/******************************************************************************
* Compilation: javac BellmanFordSP.java
* Execution: java BellmanFordSP filename.txt s
* Dependencies: EdgeWeightedDigraph.java DirectedEdge.java Queue.java
* EdgeWeightedDirectedCycle.java
* Data files: http://algs4.cs.princeton.edu/44sp/tinyEWDn.txt
* http://algs4.cs.princeton.edu/44sp/mediumEWDnc.txt
*
* Bellman-Ford shortest path algorithm. Computes the shortest path tree in
* edge-weighted digraph G from vertex s, or finds a negative cost cycle
* reachable from s.
*
* % java BellmanFordSP tinyEWDn.txt 0
* 0 to 0 ( 0.00)
* 0 to 1 ( 0.93) 0->2 0.26 2->7 0.34 7->3 0.39 3->6 0.52 6->4 -1.25 4->5 0.35 5->1 0.32
* 0 to 2 ( 0.26) 0->2 0.26
* 0 to 3 ( 0.99) 0->2 0.26 2->7 0.34 7->3 0.39
* 0 to 4 ( 0.26) 0->2 0.26 2->7 0.34 7->3 0.39 3->6 0.52 6->4 -1.25
* 0 to 5 ( 0.61) 0->2 0.26 2->7 0.34 7->3 0.39 3->6 0.52 6->4 -1.25 4->5 0.35
* 0 to 6 ( 1.51) 0->2 0.26 2->7 0.34 7->3 0.39 3->6 0.52
* 0 to 7 ( 0.60) 0->2 0.26 2->7 0.34
*
* % java BellmanFordSP tinyEWDnc.txt 0
* 4->5 0.35
* 5->4 -0.66
*
*
******************************************************************************/
package edu.princeton.cs.algs4;
/**
* The <tt>BellmanFordSP</tt> class represents a data type for solving the
* single-source shortest paths problem in edge-weighted digraphs with
* no negative cycles.
* The edge weights can be positive, negative, or zero.
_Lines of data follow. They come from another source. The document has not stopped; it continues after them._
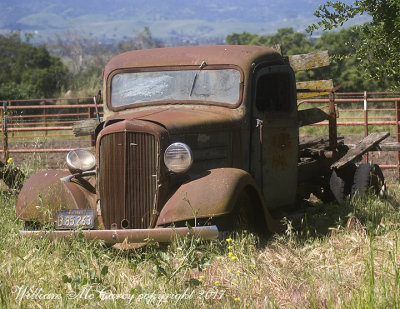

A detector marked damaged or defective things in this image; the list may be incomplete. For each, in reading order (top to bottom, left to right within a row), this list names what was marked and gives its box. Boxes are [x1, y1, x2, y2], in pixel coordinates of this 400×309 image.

rusted grille [98, 131, 158, 227]
rusty old truck [17, 45, 390, 243]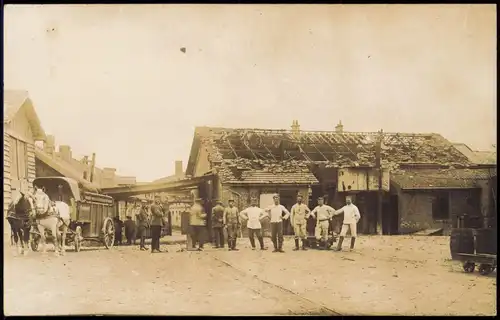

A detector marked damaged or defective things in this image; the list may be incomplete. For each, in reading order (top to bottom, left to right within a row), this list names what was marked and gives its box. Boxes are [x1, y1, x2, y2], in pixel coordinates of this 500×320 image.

damaged building [185, 121, 496, 236]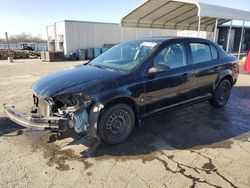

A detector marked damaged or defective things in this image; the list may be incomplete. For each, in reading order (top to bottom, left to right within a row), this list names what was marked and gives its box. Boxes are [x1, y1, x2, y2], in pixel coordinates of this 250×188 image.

crumpled hood [32, 64, 122, 97]
damaged sedan [3, 37, 238, 145]
detached bumper cover [2, 103, 68, 131]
* This class finds either a shortest path from the source vertex <em>s</em>
* to every other vertex or a negative cycle reachable from the source vertex.
* <p>
* This implementation uses the Bellman-Ford-Moore algorithm.
* The constructor takes time proportional to <em>V</em> (<em>V</em> + <em>E</em>)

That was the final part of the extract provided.